Short task: Pictures aside, write out every record exactly as it appears.

Dataset entries:
* * * * * * *

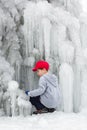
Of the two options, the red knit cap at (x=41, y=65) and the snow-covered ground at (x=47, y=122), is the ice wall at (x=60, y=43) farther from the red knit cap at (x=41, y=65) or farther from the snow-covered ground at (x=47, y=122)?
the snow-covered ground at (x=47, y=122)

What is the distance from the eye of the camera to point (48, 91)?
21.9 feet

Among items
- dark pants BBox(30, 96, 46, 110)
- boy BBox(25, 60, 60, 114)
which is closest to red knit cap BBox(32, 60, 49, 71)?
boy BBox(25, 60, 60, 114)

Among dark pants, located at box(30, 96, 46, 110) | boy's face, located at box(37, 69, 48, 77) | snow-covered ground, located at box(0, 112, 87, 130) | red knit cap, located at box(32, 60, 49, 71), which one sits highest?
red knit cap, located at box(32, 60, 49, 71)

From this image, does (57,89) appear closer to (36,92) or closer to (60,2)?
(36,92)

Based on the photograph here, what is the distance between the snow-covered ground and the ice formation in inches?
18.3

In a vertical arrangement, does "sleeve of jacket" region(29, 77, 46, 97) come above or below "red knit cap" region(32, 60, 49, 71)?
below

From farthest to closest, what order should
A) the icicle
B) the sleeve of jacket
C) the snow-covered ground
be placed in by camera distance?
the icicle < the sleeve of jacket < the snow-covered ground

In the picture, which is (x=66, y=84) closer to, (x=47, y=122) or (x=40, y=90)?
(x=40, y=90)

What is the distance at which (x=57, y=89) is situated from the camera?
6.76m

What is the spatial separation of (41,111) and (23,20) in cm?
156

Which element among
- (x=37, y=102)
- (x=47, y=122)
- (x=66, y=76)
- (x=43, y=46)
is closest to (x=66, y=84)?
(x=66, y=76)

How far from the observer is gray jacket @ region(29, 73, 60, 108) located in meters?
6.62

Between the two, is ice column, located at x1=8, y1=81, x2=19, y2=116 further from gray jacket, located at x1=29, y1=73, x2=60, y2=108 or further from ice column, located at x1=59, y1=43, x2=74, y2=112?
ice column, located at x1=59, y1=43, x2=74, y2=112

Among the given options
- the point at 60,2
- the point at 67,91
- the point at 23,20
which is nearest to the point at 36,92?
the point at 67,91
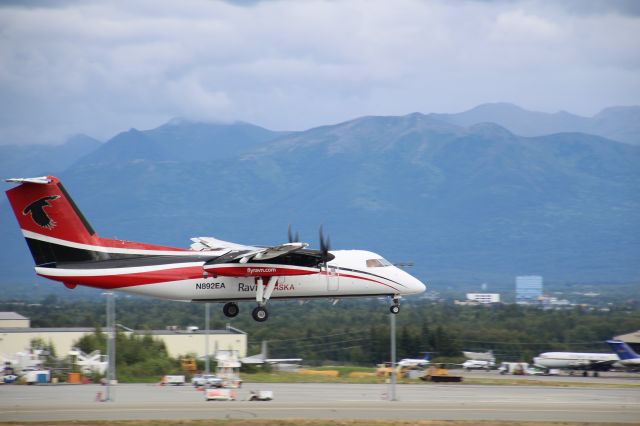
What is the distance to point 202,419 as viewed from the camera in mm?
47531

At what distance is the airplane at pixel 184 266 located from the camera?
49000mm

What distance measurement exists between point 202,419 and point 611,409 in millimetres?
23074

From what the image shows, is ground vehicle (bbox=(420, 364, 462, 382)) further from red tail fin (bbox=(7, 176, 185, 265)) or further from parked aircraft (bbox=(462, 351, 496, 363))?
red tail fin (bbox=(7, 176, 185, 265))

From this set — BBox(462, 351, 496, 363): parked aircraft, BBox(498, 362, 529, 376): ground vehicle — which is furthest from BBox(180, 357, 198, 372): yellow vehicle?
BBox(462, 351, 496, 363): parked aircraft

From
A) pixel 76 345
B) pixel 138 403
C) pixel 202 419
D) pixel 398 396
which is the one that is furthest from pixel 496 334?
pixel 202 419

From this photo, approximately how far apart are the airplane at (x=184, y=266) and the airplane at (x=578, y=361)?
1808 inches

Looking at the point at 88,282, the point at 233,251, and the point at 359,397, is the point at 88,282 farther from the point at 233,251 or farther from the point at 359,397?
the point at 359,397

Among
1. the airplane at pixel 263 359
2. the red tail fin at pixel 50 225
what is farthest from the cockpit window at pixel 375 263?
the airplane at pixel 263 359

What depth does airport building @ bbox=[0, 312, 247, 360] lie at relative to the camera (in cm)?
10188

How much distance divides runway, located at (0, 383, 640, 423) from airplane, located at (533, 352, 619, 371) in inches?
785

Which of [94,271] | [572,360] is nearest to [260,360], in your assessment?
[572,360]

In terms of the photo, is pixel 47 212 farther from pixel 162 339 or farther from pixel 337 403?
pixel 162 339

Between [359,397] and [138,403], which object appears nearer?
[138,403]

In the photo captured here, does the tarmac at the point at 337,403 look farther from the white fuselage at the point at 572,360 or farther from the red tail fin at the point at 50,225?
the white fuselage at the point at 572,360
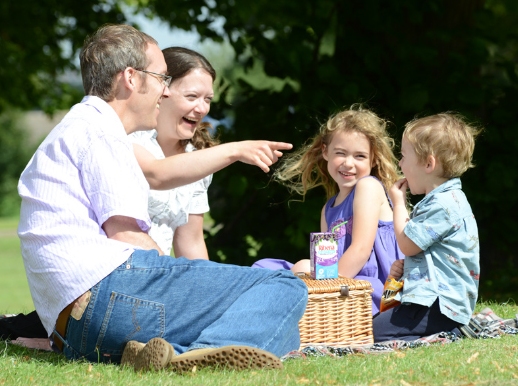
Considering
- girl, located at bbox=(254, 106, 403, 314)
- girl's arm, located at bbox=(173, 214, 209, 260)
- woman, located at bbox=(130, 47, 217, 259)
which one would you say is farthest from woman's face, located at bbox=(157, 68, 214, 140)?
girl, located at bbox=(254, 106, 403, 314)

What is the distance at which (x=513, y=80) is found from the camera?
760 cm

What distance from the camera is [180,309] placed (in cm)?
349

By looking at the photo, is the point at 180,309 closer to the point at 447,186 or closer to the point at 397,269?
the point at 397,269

* * * * * * *

Exercise answer:
Of the two options, the red knit cap at (x=41, y=65) and the snow-covered ground at (x=47, y=122), is the ice wall at (x=60, y=43) farther from the red knit cap at (x=41, y=65) or farther from the snow-covered ground at (x=47, y=122)?
the snow-covered ground at (x=47, y=122)

What is the distance from the eye of the camera to point (48, 91)?
21.9 feet

Among items
- dark pants BBox(30, 96, 46, 110)
- boy BBox(25, 60, 60, 114)
which is closest to red knit cap BBox(32, 60, 49, 71)?
boy BBox(25, 60, 60, 114)

Among dark pants, located at box(30, 96, 46, 110) | boy's face, located at box(37, 69, 48, 77) | snow-covered ground, located at box(0, 112, 87, 130) | red knit cap, located at box(32, 60, 49, 71), which one sits highest?
red knit cap, located at box(32, 60, 49, 71)

From this image, does (57,89) appear closer to (36,92) or closer to (60,2)?
(36,92)

Based on the photograph here, what is the distance between the snow-covered ground and the ice formation in inches?
18.3

In a vertical arrangement, does "sleeve of jacket" region(29, 77, 46, 97) come above or below "red knit cap" region(32, 60, 49, 71)?
below

From farthest to closest, what order should
A) the icicle
B) the sleeve of jacket
C) the snow-covered ground
be placed in by camera distance?
the icicle < the sleeve of jacket < the snow-covered ground

In the picture, which is (x=66, y=84) closer to, (x=47, y=122) or (x=40, y=90)?
(x=40, y=90)

What is the distance at which (x=57, y=89) is situated from the camera?
6.76m

What is the spatial separation of (41,111) and (23,20) in cm?
156

Which element among
- (x=37, y=102)
- (x=47, y=122)
- (x=66, y=76)
- (x=43, y=46)
is closest to (x=66, y=84)?
(x=66, y=76)

How far from the observer is gray jacket @ region(29, 73, 60, 108) located in meters?
6.62

Between the two, is ice column, located at x1=8, y1=81, x2=19, y2=116 further from gray jacket, located at x1=29, y1=73, x2=60, y2=108 or further from ice column, located at x1=59, y1=43, x2=74, y2=112?
ice column, located at x1=59, y1=43, x2=74, y2=112

Among the given options
- the point at 60,2
- the point at 67,91
- the point at 23,20
which is nearest to the point at 36,92?
the point at 67,91
What is the distance to point 202,419 as viewed from the camera in mm?
47531

At what distance is the airplane at pixel 184 266 located from the camera?
49000mm

What distance measurement exists between point 202,419 and point 611,409 in millimetres?
23074

From what the image shows, is ground vehicle (bbox=(420, 364, 462, 382)) further from red tail fin (bbox=(7, 176, 185, 265)) or further from parked aircraft (bbox=(462, 351, 496, 363))?
red tail fin (bbox=(7, 176, 185, 265))

From this set — BBox(462, 351, 496, 363): parked aircraft, BBox(498, 362, 529, 376): ground vehicle — which is furthest from BBox(180, 357, 198, 372): yellow vehicle?
BBox(462, 351, 496, 363): parked aircraft

From
A) pixel 76 345
B) pixel 138 403
C) pixel 202 419
D) pixel 398 396
which is the one that is furthest from pixel 496 334?
pixel 202 419

From this photo, approximately how far apart are the airplane at (x=184, y=266) and the airplane at (x=578, y=361)?
1808 inches

Looking at the point at 88,282, the point at 233,251, and the point at 359,397, is the point at 88,282 farther from the point at 233,251 or farther from the point at 359,397?
the point at 359,397

Among
1. the airplane at pixel 263 359
2. the red tail fin at pixel 50 225
what is farthest from the cockpit window at pixel 375 263?
the airplane at pixel 263 359

What depth does airport building @ bbox=[0, 312, 247, 360] lie at relative to the camera (in cm)?
10188

How much distance divides runway, located at (0, 383, 640, 423) from airplane, located at (533, 352, 619, 371) in inches?
785

Which of [94,271] | [572,360] is nearest to [260,360], in your assessment?
[572,360]

In terms of the photo, is pixel 47 212 farther from pixel 162 339 or farther from pixel 337 403?
pixel 162 339

Between [359,397] and [138,403], which object appears nearer?
[138,403]

In the photo captured here, does the tarmac at the point at 337,403 look farther from the white fuselage at the point at 572,360 or farther from the red tail fin at the point at 50,225?
the white fuselage at the point at 572,360
Considering
- girl, located at bbox=(254, 106, 403, 314)
- girl's arm, located at bbox=(173, 214, 209, 260)
- woman, located at bbox=(130, 47, 217, 259)
which one would you say is farthest from woman's face, located at bbox=(157, 68, 214, 140)?
girl, located at bbox=(254, 106, 403, 314)

What is the distance at which (x=513, y=80) is found from the camera?
760 cm

What distance from the camera is [180,309] placed (in cm)?
349

By looking at the photo, is the point at 180,309 closer to the point at 447,186 or closer to the point at 397,269?
the point at 397,269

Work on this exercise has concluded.